Every day, Payam Momeni thinks of his opportunities as an Iranian student in Canada.
He considers how Western University, in shaping him as a researcher, is also helping mould his country’s future.
And every day, he also remembers he is carrying the torch for four Western students from Iran who lost their lives aboard Flight PS752 a year ago.
Momeni, a PhD geophysics student specializing in tsunami research, is the inaugural recipient of the Flight 752 Memorial Graduate Scholarship.
Established with a gift from the Nuclear Waste Management Organization (NWMO) and community donors, the scholarship honours the four Iranian students by supporting the studies of a graduate student in science or engineering each year.
Momeni said he bears the weight and responsibility of their unrealized futures, on behalf of their families and other friends.

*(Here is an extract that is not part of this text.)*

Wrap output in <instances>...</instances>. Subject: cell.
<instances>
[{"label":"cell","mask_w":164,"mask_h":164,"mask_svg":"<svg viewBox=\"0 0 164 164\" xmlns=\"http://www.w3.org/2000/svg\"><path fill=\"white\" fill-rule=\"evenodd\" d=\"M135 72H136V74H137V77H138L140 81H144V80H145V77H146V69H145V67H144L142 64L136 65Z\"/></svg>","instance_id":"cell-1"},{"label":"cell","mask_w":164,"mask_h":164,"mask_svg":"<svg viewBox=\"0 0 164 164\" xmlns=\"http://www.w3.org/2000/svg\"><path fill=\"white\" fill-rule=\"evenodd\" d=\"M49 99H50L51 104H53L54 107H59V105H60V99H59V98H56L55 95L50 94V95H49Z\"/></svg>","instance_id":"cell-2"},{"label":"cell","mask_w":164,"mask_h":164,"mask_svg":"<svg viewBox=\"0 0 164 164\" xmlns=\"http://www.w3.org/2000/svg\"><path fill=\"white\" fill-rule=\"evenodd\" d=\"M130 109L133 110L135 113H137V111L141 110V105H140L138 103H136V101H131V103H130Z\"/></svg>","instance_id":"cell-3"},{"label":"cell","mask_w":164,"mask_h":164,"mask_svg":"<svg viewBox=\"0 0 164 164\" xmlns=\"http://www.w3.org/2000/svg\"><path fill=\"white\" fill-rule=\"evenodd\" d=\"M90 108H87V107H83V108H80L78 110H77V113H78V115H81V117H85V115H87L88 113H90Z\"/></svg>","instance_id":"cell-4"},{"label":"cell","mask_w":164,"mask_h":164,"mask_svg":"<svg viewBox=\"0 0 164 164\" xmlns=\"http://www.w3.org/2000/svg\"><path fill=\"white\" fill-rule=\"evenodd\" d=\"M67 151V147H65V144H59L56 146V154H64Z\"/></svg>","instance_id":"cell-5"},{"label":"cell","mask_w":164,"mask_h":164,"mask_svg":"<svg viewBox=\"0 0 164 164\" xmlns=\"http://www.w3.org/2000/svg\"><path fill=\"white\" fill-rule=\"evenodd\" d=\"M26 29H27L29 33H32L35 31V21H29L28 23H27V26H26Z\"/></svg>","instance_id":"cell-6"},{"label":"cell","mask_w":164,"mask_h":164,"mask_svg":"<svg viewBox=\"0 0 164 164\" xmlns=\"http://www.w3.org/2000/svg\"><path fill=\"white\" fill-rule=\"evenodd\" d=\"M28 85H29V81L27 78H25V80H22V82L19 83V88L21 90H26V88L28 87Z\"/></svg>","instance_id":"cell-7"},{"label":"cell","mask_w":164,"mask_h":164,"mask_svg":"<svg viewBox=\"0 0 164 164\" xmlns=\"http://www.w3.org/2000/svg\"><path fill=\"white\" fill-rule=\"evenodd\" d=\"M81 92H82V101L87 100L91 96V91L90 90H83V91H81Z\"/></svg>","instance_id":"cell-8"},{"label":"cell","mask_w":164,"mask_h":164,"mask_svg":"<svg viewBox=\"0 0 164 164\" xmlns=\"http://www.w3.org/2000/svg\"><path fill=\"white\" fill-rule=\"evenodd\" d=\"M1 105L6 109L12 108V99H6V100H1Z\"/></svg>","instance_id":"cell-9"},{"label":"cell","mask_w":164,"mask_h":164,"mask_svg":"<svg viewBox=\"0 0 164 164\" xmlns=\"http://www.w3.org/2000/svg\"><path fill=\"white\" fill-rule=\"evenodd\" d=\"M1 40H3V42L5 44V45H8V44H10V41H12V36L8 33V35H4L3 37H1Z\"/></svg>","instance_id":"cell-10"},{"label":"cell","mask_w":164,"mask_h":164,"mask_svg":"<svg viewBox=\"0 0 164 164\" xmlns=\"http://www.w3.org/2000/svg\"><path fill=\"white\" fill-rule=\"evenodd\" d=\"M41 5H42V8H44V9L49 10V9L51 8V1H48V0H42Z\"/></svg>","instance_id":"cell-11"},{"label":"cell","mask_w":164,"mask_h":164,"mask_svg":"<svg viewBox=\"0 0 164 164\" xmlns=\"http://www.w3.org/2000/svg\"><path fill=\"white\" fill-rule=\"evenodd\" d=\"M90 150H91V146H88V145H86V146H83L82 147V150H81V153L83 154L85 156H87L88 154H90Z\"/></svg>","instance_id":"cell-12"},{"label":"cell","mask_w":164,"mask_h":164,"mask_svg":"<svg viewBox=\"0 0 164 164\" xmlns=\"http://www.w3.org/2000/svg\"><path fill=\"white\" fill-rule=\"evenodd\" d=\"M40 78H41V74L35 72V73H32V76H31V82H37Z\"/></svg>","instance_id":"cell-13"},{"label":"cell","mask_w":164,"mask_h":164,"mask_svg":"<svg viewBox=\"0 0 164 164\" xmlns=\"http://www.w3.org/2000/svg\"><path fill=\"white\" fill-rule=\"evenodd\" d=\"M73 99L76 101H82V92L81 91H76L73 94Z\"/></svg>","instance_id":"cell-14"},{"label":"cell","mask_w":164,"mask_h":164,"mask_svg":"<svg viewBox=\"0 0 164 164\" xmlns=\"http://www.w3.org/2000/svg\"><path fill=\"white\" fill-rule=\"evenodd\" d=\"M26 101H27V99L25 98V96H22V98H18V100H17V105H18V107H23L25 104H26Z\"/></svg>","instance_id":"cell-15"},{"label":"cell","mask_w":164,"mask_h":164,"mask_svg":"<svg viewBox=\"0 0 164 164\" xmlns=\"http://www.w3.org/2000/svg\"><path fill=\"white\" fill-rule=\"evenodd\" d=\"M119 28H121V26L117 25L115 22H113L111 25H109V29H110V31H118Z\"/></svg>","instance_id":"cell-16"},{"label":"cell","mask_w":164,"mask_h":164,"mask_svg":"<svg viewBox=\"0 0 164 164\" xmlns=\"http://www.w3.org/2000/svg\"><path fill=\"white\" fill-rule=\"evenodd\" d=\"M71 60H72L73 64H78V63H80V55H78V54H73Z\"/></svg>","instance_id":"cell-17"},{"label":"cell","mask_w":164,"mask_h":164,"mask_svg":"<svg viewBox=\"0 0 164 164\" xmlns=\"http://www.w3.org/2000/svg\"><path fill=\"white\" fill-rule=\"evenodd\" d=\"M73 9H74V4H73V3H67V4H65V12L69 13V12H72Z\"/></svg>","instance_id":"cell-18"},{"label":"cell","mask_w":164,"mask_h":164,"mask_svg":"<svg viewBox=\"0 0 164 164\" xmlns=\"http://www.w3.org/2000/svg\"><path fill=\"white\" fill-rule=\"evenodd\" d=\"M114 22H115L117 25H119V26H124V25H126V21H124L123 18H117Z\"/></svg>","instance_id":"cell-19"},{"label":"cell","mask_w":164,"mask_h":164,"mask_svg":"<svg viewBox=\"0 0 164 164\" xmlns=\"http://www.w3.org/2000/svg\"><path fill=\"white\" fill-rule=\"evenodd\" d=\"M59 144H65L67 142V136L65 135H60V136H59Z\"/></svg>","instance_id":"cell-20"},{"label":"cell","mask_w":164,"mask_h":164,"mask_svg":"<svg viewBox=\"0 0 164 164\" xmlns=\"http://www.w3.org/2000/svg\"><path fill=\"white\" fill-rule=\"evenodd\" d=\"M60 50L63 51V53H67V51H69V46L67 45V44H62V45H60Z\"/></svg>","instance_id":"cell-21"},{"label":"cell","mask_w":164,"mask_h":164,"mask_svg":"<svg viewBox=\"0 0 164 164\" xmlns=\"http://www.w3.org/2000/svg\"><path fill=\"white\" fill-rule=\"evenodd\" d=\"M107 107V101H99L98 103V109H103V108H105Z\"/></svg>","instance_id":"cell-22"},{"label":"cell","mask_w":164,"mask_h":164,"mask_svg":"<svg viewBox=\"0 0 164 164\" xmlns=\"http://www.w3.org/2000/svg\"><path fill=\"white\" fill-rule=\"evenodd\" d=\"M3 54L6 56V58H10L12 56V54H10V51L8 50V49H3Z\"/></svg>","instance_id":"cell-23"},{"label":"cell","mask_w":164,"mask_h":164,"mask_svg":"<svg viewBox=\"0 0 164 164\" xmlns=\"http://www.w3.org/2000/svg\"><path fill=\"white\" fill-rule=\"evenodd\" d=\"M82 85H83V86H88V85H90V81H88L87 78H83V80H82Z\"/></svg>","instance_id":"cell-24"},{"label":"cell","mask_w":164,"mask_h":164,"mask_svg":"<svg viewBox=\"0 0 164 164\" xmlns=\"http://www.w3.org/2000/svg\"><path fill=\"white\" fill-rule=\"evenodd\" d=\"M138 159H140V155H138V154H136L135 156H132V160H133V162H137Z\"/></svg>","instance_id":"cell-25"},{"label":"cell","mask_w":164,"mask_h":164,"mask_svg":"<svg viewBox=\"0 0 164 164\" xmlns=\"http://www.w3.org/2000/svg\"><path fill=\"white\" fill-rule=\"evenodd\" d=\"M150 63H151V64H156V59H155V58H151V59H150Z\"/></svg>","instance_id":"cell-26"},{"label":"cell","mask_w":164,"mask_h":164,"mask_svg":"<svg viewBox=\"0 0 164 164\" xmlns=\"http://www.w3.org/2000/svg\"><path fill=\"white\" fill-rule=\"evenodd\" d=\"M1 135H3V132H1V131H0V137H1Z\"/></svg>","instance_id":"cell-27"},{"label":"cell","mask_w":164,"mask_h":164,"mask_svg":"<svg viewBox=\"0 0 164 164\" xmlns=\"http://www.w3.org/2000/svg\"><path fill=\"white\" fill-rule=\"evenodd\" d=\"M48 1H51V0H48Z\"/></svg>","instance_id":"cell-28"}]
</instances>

“We only knew these students for a few months or a few years but their main goal was to live in peace and serve this country as their new home – which provided them great opportunities to pursue their dreams – as well as their home country Iran. I think the best thing I can do will be to live that goal.”
Hadis Hayatdavoudi, Ghazal Nourian, Milad Nahavandi and Sajedeh Saraeian, graduate students in science and engineering, were en route back to Canada after winter break when the plane they were on was shot down soon after departing Tehran airport. All 176 people on board perished.
Nourian and Momeni were friends – both arrived at Western in September 2019 – and Momeni described her as “one of the most kind-hearted people I knew.”
Momeni’s research, under the supervision of Katsu Goda in the department of Earth sciences, entails conducting hazard analysis for tsunami-prone areas – with an aim of helping communities develop policies and build infrastructure to reduce loss of life and property.
He earned undergraduate and master’s degrees in engineering and worked as an engineer and teacher before leaving his home city of Babol, north of Tehran, to pursue his PhD at Western.
An outpouring of support and donations flowed in the wake of the four students’ deaths.
They include the new gift of more than $20,000 from the NWMO to create the endowed scholarship.
The NWMO has a longstanding relationship with Western and supports science research to prevent corrosion in copper-clad canisters intended to ensure long-term safe storage of spent nuclear fuel.
While the NWMO’s connection with Western has included millions of dollars in research funding, this This is the first philanthropic gift the organization has made to a postsecondary institution.
“It was during the memorial service for those who tragically lost their lives during flight 752, that my colleagues and I decided we wanted to do something to honour their legacy,” said Mehran Behazin, corrosion scientist at the NWMO.
“Among the victims was Hadis Hayatdavoudi, a researcher who we had grown close to while she was working on a NWMO-related project as part of her PhD program at Western. We were touched by the stories of those like Hadis who had come to Canada to build their lives, and wanted to both honour their memory and support future generations of new Canadians,” Behazin said.
In extending congratulations to Momeni on behalf of the NWMO, Behazin said, “It is our hope that our contribution to the Flight 752 Memorial Graduate Scholarship will help support and encourage students in advancing scientific excellence.”
Momeni said his joy at receiving the scholarship is tempered only by how intensely he misses his friends.
“These students that we lost were among the few best students among hundreds of thousands of students in Iran. And among several countries that they could choose to continue their studies, they decided if they were going to leave their family and friends, they chose Canada. This beautiful country with caring people, just like home.
“But this chance has been taken away from them: a peaceful life and a family. So this chance is not only for me but for all international students, and that won’t fade for me.”
The crash also prompted Western alumna Nasim Bagheri, PhD’88 (Chemistry), to launch a chemistry scholarship at Western, in honour of Hayatdavoudi.
As part of an Ontario government scholarship program in memory of students aboard Flight PS752, Western also has four scholarships of $10,000 each to disburse to undergraduate students based on merit and financial need. Applications will be received this month, with recipients to be selected in February.